What you have to do » Every line in the records below with the string "innovator" needs to be copied out.

Transcribed page contents »

----

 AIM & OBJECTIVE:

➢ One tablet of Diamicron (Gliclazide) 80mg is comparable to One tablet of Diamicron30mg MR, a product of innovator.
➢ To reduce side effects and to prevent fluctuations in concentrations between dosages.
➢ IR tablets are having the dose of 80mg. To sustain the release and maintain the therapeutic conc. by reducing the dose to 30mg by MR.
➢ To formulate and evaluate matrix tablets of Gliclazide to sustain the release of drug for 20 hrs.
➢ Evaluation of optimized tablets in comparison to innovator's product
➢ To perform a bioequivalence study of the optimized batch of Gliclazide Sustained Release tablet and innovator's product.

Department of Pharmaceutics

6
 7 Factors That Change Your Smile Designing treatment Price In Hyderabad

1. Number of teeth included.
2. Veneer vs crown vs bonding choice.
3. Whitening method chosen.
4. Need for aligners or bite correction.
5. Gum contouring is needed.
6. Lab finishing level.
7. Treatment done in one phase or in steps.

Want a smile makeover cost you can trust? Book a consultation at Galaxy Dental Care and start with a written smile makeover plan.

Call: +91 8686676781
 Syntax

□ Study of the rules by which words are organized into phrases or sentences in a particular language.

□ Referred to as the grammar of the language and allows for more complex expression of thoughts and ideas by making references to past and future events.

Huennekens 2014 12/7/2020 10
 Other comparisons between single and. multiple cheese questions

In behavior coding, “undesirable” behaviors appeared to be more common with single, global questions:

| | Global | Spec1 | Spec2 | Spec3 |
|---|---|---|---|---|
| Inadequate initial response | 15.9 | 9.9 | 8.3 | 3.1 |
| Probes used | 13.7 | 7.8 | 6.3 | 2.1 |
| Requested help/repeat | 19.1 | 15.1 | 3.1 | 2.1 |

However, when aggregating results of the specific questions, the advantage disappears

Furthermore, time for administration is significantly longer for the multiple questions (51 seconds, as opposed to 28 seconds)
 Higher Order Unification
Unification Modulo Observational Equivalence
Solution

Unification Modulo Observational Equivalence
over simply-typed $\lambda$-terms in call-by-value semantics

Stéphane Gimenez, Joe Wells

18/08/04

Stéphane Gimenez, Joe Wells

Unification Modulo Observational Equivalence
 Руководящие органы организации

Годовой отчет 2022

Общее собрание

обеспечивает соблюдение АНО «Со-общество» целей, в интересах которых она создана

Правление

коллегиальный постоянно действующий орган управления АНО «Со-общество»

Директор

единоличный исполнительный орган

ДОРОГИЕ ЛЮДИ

----

Answer to the problem »
➢ One tablet of Diamicron (Gliclazide) 80mg is comparable to One tablet of Diamicron30mg MR, a product of innovator.
➢ Evaluation of optimized tablets in comparison to innovator's product
➢ To perform a bioequivalence study of the optimized batch of Gliclazide Sustained Release tablet and innovator's product.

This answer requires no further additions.